• GIVEN TEXT
+++++
Review: Job (People’s Bible, Book 12)

Rating: ★★★★

Author: Joseph Parker was a famed Congregationalist preacher of late nineteenth-century London. His People’s Bible is a monumental series of over 1000 sermons from the perspective of biblical (or narrative) theology.

Overview:

Joseph Parker’s preaching style is especially suited to Old Testament wisdom, and had already published a volume on Job (Job’s Comforters: Scientific Sympathy, 1874) more than a decade before his magnum opus, The People’s Bible, was begun.

As usual, almost every sermon in this volume includes generalizations about the book as a whole, relating it to New Testament truth. However, unlike many books written about Job (e.g., Morgan’s The Answers of Jesus to Job), he doesn’t skip over the dialogues of Job’s friends. Parker goes chapter by chapter, following the dialogue in narrative chunks, but usually not verse by verse.

Meat:

Job’s friends are a topic that Parker pays special attention to, as he did in his previous book on Job. In the course of his sermons, he points out two key errors that can be made about Job’s comforters:

  1. We may cite them as Scripture, without differentiating them from Job himself, or paying due notice to the narrative.
  2. We may pay them no notice because of the divine verdict rendered against their words (in Job 42:7).

Parker steers away from both, treating Job’s friends (and Elihu) as serious debaters and theologians, with mostly correct—but incomplete—view of God’s providence.
+++++
• LISTED RECORDS
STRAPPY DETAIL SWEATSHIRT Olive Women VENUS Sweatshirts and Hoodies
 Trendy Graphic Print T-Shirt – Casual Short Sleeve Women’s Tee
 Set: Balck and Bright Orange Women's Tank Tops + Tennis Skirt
+++++
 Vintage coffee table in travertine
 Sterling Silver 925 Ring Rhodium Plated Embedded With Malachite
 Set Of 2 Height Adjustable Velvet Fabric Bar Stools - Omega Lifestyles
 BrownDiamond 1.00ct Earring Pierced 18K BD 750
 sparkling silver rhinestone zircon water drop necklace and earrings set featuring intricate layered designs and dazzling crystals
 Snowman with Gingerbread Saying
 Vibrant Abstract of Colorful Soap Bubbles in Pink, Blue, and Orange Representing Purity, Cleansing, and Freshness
+++++
• REQUEST
In the review of Job, rewrite the passage from "Parker steers away" to "of God’s providence.", substituting "thinkers" for "theologians".

• REPLY
Parker steers away from both, treating Job’s friends (and Elihu) as serious debaters and thinkers, with mostly correct—but incomplete—view of God’s providence.